Dalil:
1.
Niat jadi imam shalat (innamal-a’maalu binniyyaati, HR
Bukhari & Muslim).
2.
Yang menjadi imam pada satu kaum itu hendaklah yang lebih mengerti
isi kitab Allah; kalau mereka bersamaan tentang mengerti isi Kitab itu
hendaklah yang lebih mengerti Sunnah; kalau mereka bersamaan tentang itu
hendaklah yang lebih dahulu Hijrah (ke Madinah); kalau mereka bersamaan tentang
Hijrah itu hendaklah yang lebih tua umurnya; dan seseorang janganlah menjadi
imam bagi orang di tempat kekuasaan orang itu; dan janganlah ia duduk di rumah
seseorang di tempat yang tertentu bagi orang itu, melainkan dengan izinnya (HR
Muslim).
3.
Apabila mereka itu bertiga,
hendaklah seorang dari mereka menjadi imam, tetapi yang lebih patut jadi imam, ialah yang lebih mengetahui (isi Quran) (HR Muslim).
4.
Telah berkata Maalik bin
al-Huwairits: Saya pernah datang kepada Nabi SAW bersama sahabat saya. Di waktu
kami mau kembali, sabda Nabi SAW kepada kami: Apabila sampai waktu shalat
hendaklah kamu adzan, lalu hendaklah kamu qaamat dan hendaklah orang
yang tua di antara kamu menjadi imam (HR
Muslim).
5.
Apabila seorang dari kamu
shalat jadi imam bagi orang ramai, hendaklah ia
lekaskan, karena di antara yang turut ada yang lemah, ada yang sakit, ada yang
tua, tetapi apabila seorang dari kamu shalat sendiri, bolehlah ia panjangkan
seberapa maunya (HR Muslim).
6.
Tidak halal seorang yang
beriman kepada Allah dan hari kemudian itu menjadi imam
pada satu kaum melainkan dengan izin mereka; dan janganlah ia berdoa untuk
dirinya saja; kalau ia berbuat begitu, berarti ia khianat kepada mereka (HR
Abuu Daawuud) à doa dengan niat
‘iqtibas’ (mengganti redaksi ayat Quran ‘saya’ dengan ‘kami’).
Sumber: A. Hassan, Pengajaran Shalat (Bandung: CV
Diponegoro, XVIII: 1980), hlm. 246-256.
Dalil no. 5 (HR Bukhari & Muslim) ß QS 73: 20.

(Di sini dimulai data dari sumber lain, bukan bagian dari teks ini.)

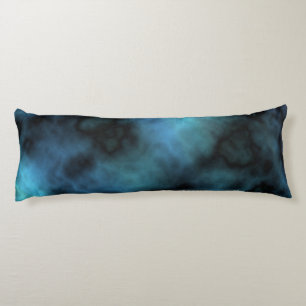 Coussins Longs Marbre Bleu Cosmic Faux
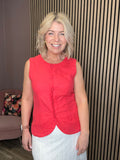 Linno Sleeveless Top (Geranium)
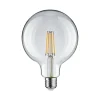 Pauleen LED-filamentpære G125 E27 9 W klar 2.700 K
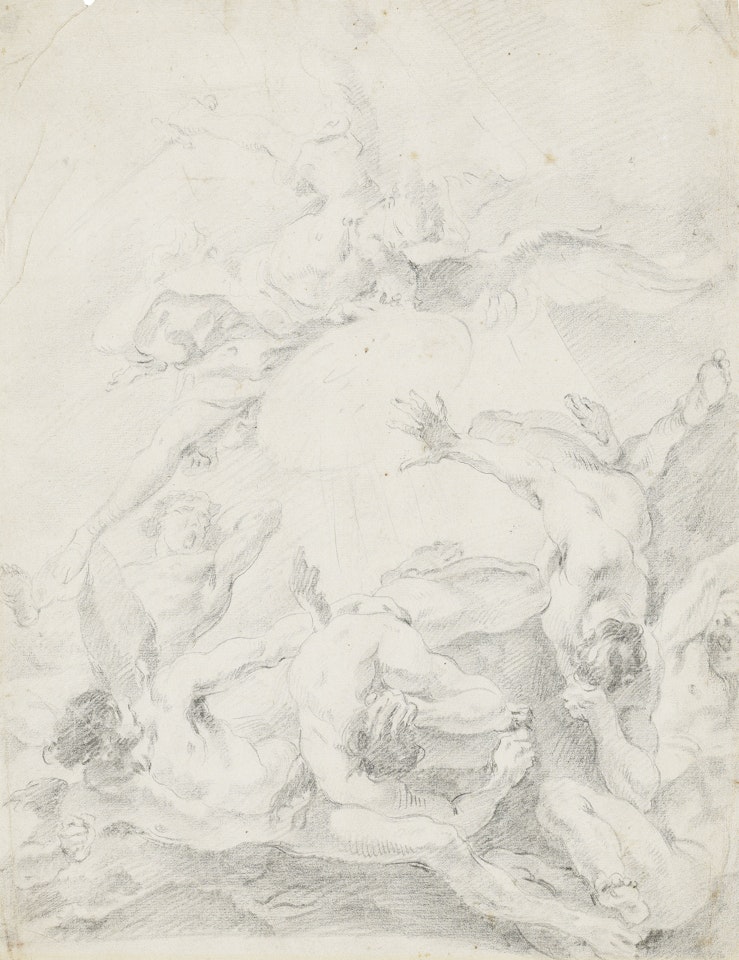 Saint Michael and the Rebel Angels by Giovanni Battista Tiepolo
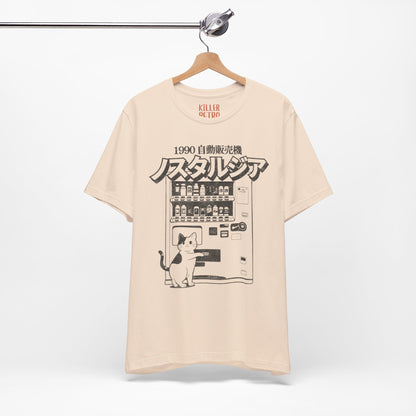 Nostalgia Cat Vending Machine Tee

Dalil no. 2 (HR Ahmad & Muslim).
7.
Dari ‘Abdullah bin ‘Umar:
Telah berkata Rasulullah SAW: Allah tidak menerima shalat orang yang menjadi imam di antara satu kaum, sedang mereka benci
kepadanya (HR Abu Daud & Ibnu Majah).
Sumber: Sulaiman Rasjid, Fiqh Islam (Jakarta:
Attahiriyah, XVII: 1976), hlm. 111 dan 117.
Catatan:
1.
Belajar TAJWID itu fardlu
kifayah, mempraktikannya dalam membaca Quran adalah fardlu ‘ain (A.
Mas’ud Syafi’i, Pelajaran Tajwid, Bandung: Putra Jaya, I: 1967), hlm. 2
(supaya lihat QS al-Muzzammil/73: 4).
2.
SUARA mu’adzin,
imam/khatib, atau qari … harus lantang/jelas terdengar makmum/mustami’, fasih,
dan tahsin (supaya lihat QS al-A’raaf/7: 204).